Esattamente come in cucina, esistono anche delle normative sul posizionamento della canna fumaria quando una caldaia è installata in un bagno. I produttori avranno istruzioni su come installare la canna fumaria per le loro specifiche caldaie, ma ci sono anche normative di legge.

La canna fumaria della caldaia deve sempre uscire in sicurezza dal bagno e deve esserci una certa distanza tra la caldaia e le eventuali finestre. Inoltre, dovrebbe esserci una distanza considerevole se la tua canna fumaria è diretta verso un passaggio pedonale pubblico o le finestre e le porte di un vicino.

Suddivisione del Bagno in Zone di Sicurezza

Per una più facile comprensione, suddividiamo il bagno in zone. Queste sono essenzialmente aree in cui la caldaia può o non può essere montata :Zona 0, Zona 1, Zona 2 e Zona 3. Le zone rappresentano un’area del bagno che cattura l’acqua, un’area che può catturare l’acqua e un’area che ha meno probabilità di entrare in contatto con l’acqua.

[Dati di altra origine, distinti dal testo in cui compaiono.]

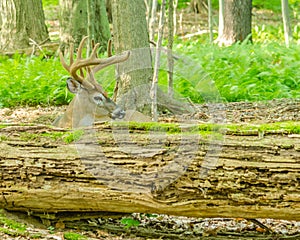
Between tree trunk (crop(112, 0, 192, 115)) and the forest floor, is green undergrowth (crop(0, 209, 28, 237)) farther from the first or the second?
tree trunk (crop(112, 0, 192, 115))

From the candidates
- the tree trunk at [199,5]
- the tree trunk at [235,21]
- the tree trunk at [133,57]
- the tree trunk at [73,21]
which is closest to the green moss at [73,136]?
the tree trunk at [133,57]

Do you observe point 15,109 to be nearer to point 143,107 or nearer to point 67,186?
point 143,107

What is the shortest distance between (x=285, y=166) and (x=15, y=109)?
645cm

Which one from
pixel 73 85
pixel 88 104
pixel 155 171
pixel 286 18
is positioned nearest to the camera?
pixel 155 171

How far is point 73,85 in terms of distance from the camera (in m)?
7.36

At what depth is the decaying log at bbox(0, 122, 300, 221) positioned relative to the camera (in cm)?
433

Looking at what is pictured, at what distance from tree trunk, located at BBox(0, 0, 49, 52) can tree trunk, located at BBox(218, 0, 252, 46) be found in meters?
4.88

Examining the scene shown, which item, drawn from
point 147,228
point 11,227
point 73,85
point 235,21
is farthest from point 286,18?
point 11,227

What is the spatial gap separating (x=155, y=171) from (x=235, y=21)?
452 inches

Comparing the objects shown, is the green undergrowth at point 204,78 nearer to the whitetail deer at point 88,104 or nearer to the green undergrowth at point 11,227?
the whitetail deer at point 88,104

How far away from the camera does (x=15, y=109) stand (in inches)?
388

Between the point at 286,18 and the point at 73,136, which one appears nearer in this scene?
the point at 73,136

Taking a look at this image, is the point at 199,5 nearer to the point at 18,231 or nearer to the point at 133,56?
A: the point at 133,56

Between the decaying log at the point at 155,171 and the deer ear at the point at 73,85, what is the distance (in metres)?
2.49
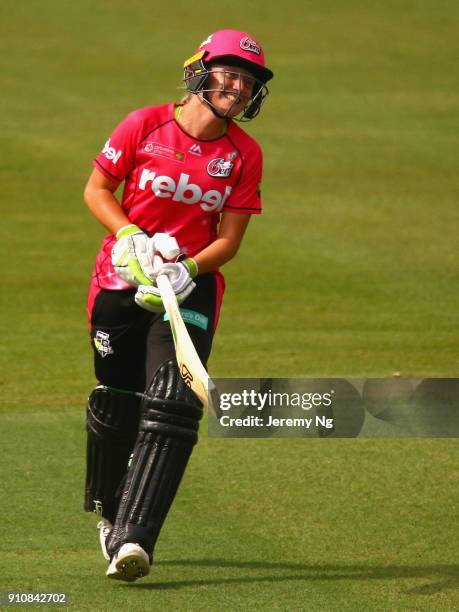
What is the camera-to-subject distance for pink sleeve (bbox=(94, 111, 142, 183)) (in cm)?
538

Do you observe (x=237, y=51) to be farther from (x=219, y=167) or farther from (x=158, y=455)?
(x=158, y=455)

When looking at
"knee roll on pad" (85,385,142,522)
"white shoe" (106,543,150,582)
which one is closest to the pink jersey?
"knee roll on pad" (85,385,142,522)

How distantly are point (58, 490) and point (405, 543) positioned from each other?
1.65m

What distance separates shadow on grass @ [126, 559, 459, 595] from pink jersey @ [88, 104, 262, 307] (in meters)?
1.16

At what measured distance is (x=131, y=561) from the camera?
4738 mm

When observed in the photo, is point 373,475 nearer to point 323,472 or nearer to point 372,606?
point 323,472

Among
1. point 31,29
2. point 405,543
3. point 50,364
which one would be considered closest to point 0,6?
point 31,29

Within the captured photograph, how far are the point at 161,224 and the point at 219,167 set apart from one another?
318 mm

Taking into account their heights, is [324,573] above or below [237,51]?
below

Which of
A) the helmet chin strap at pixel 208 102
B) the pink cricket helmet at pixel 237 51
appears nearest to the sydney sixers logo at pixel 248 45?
the pink cricket helmet at pixel 237 51

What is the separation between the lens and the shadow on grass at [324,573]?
17.0 ft

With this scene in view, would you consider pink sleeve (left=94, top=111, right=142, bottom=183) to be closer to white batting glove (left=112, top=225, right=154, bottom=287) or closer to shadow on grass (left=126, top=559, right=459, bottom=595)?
white batting glove (left=112, top=225, right=154, bottom=287)

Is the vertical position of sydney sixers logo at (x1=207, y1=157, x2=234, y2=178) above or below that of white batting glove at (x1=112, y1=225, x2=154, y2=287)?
above
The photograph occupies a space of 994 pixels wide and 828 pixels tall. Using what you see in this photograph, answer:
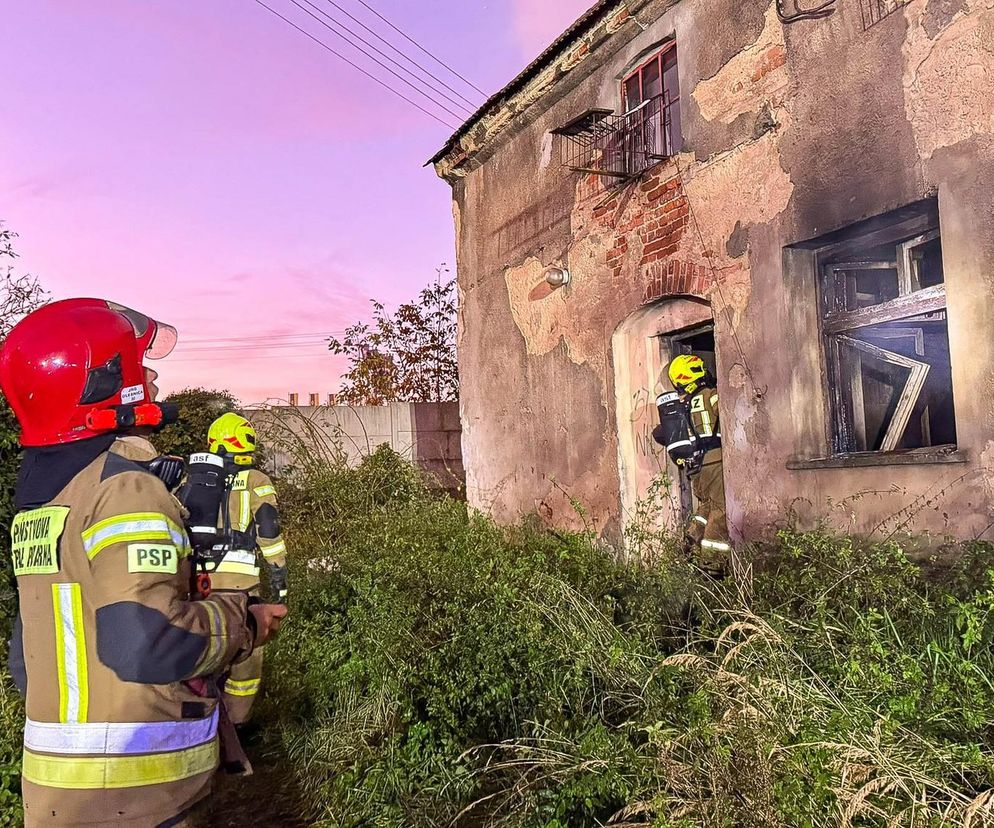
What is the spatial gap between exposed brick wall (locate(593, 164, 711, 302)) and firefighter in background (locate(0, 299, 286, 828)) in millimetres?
4865

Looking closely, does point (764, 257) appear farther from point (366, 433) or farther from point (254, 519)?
point (366, 433)

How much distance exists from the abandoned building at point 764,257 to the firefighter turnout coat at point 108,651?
3.79 metres

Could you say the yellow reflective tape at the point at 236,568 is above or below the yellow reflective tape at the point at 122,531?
below

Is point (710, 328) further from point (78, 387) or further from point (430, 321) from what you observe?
point (430, 321)

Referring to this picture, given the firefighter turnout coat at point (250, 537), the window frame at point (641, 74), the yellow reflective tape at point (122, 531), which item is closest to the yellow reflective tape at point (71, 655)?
the yellow reflective tape at point (122, 531)

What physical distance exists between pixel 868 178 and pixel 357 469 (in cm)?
700

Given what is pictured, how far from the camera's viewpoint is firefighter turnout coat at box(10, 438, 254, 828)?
5.92ft

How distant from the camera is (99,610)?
1814 millimetres

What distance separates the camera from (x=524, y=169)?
8.69 m

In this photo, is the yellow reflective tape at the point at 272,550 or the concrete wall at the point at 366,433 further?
the concrete wall at the point at 366,433

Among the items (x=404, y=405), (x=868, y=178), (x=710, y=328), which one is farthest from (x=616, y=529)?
(x=404, y=405)

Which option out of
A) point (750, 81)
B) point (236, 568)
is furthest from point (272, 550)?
point (750, 81)

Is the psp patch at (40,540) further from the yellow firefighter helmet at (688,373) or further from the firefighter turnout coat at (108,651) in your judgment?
the yellow firefighter helmet at (688,373)

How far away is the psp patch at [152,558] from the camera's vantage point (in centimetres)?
181
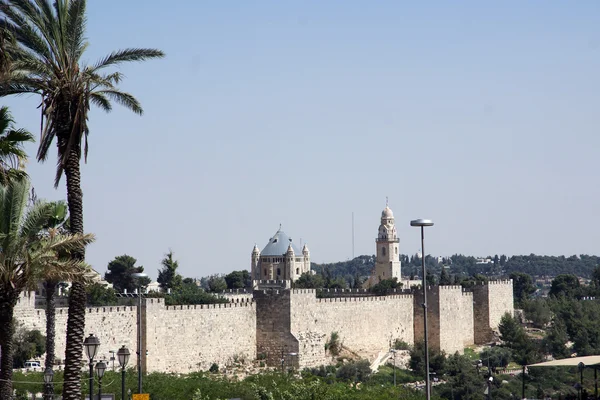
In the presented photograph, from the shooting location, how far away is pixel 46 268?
15445 mm

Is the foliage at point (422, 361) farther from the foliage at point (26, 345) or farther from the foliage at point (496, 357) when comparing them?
the foliage at point (26, 345)

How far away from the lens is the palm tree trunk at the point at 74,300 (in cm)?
1658

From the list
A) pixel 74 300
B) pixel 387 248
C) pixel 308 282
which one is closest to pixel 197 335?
pixel 74 300

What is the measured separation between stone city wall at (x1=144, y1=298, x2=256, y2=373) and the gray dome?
48565 mm

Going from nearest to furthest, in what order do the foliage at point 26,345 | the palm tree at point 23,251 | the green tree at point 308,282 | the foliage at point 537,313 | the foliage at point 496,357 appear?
the palm tree at point 23,251 → the foliage at point 26,345 → the foliage at point 496,357 → the foliage at point 537,313 → the green tree at point 308,282

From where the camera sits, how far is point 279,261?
91125 mm

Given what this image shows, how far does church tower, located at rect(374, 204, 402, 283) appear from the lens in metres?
89.0

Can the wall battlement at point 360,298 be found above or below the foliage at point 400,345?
above

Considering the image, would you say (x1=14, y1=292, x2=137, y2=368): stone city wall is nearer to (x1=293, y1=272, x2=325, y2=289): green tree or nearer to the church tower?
(x1=293, y1=272, x2=325, y2=289): green tree

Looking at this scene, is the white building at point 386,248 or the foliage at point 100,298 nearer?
the foliage at point 100,298

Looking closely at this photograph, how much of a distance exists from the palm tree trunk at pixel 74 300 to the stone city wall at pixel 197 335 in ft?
68.1

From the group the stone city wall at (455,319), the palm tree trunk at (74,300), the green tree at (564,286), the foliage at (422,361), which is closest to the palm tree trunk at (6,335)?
the palm tree trunk at (74,300)

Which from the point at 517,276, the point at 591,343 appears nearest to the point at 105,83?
the point at 591,343

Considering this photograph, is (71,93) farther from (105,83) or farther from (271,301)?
(271,301)
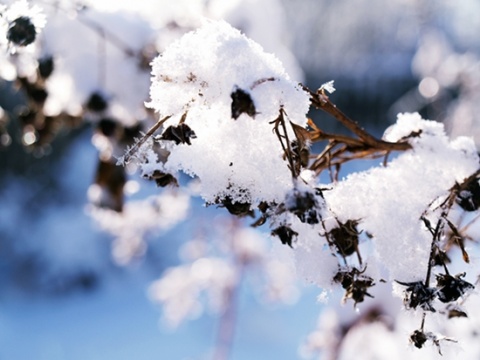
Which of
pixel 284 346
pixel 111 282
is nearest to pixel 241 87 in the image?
pixel 284 346

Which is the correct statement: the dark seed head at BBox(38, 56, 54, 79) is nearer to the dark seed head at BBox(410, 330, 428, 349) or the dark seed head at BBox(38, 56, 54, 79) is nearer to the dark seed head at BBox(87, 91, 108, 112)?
the dark seed head at BBox(87, 91, 108, 112)

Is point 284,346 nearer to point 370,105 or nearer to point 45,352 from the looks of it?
point 45,352

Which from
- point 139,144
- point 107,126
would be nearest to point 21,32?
point 139,144

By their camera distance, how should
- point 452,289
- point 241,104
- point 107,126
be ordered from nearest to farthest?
point 241,104
point 452,289
point 107,126

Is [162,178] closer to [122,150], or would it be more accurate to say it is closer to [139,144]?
[139,144]

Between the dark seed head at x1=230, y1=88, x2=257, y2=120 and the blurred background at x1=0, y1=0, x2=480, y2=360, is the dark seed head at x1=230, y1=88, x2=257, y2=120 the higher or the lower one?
the lower one

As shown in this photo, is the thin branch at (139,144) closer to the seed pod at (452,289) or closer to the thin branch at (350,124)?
the thin branch at (350,124)

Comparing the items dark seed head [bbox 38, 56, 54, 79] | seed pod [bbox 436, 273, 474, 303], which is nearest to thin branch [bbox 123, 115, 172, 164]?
seed pod [bbox 436, 273, 474, 303]

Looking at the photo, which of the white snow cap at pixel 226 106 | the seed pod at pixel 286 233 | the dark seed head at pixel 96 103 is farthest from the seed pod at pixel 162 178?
the dark seed head at pixel 96 103
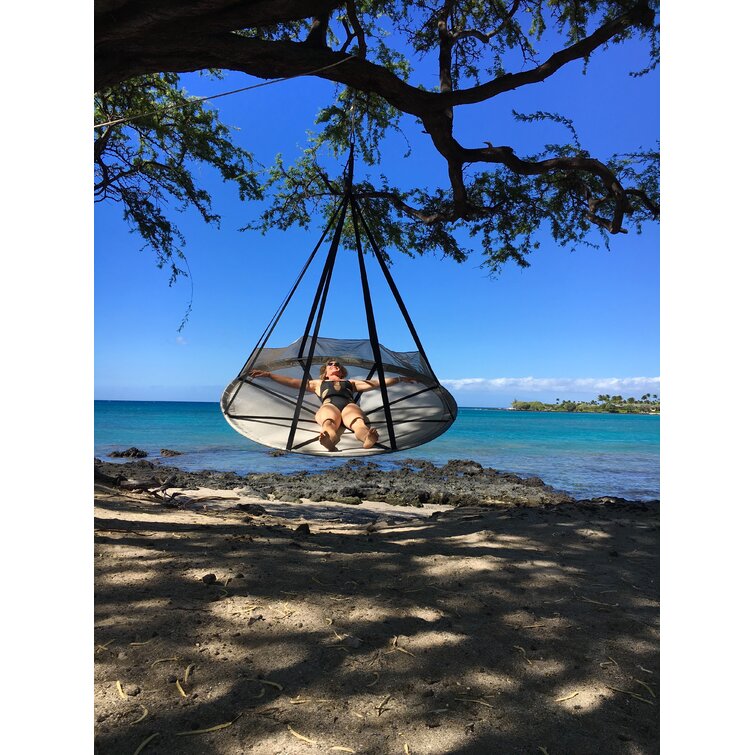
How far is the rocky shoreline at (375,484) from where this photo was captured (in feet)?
16.5

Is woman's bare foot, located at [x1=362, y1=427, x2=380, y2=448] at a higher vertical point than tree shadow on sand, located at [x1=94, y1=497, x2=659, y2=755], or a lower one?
higher

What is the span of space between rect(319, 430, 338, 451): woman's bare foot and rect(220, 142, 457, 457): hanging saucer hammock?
30 millimetres

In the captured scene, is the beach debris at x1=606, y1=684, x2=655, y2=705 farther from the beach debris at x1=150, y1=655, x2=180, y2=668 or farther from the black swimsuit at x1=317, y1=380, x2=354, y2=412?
the black swimsuit at x1=317, y1=380, x2=354, y2=412

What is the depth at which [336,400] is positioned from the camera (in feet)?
10.9

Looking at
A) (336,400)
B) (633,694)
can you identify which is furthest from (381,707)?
(336,400)

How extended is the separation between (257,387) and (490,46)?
315cm

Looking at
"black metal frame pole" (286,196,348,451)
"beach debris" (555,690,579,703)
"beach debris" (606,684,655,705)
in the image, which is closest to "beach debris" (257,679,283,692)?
"beach debris" (555,690,579,703)

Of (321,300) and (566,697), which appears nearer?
(566,697)

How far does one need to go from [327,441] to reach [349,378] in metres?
1.03

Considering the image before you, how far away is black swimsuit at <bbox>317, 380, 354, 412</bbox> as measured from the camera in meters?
3.31

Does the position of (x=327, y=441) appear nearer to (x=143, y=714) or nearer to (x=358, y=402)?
(x=358, y=402)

  • Zona 0: è l’area all’interno di un lavabo, vasca da bagno o piatto doccia. Queste è un area che cattura facilmente l’acqua, quindi la tua caldaia non dovrebbe trovarsi vicino alla Zona 0.
  • Zona 1: Qualsiasi area sopra la Zona 0 di 2,25 metri è Zona 1. Non è possibile installare una caldaia nella Zona 1 poiché la probabilità di entrare in contatto con l’acqua è ancora alta.
  • Zona 2: si trova a 0,6 metri al di fuori del perimetro della Zona 1. L’installazione di una caldaia non può aver luogo in Zona 2 poiché la probabilità di catturare acqua è ancora ragionevolmente alta.
  • Zona 3: Ovunque al di fuori delle Zone 0, 1 e 2 è considerata Zona 3. Questa è la zona sicura in cui è possibile installare la caldaia.

Alcuni di questi regolamenti potrebbero non essere leggi effettive, ma provengono dai produttori.

Ulteriori Precauzioni

Una caldaia installata in un bagno deve essere alloggiata in un armadio, al riparo da spruzzi d’acqua e umidità. Inoltre, dovrebbe esserci spazio sufficiente tra la parte superiore della caldaia e l’armadio. Ci dovrebbe anche essere uno spazio sufficiente tra il fondo della caldaia e l’armadio. La circolazione dell’aria è importante soprattutto per le caldaie a gas che richiedono ossigeno per la combustione. In quanto tale, il bagno dovrebbe avere una buona circolazione dell’aria per la caldaia.

Ci sono alcuni motivi che rendono interessante l’installazione di una caldaia in bagno. Se hai un impianto o una caldaia convenzionale, avere il bollitore in bagno potrebbe assicurarti di ottenere acqua calda più velocemente. La caldaia è generalmente nascosta in altri ambienti come la cucina. Puoi utilizzare lo stesso armadio per riporre oggetti come gli asciugamani.

Esistono normative molto rigide per quanto riguarda l’installazione di una caldaia in bagno. La caldaia deve essere installata a parete, pertanto le opzioni potrebbero essere limitate.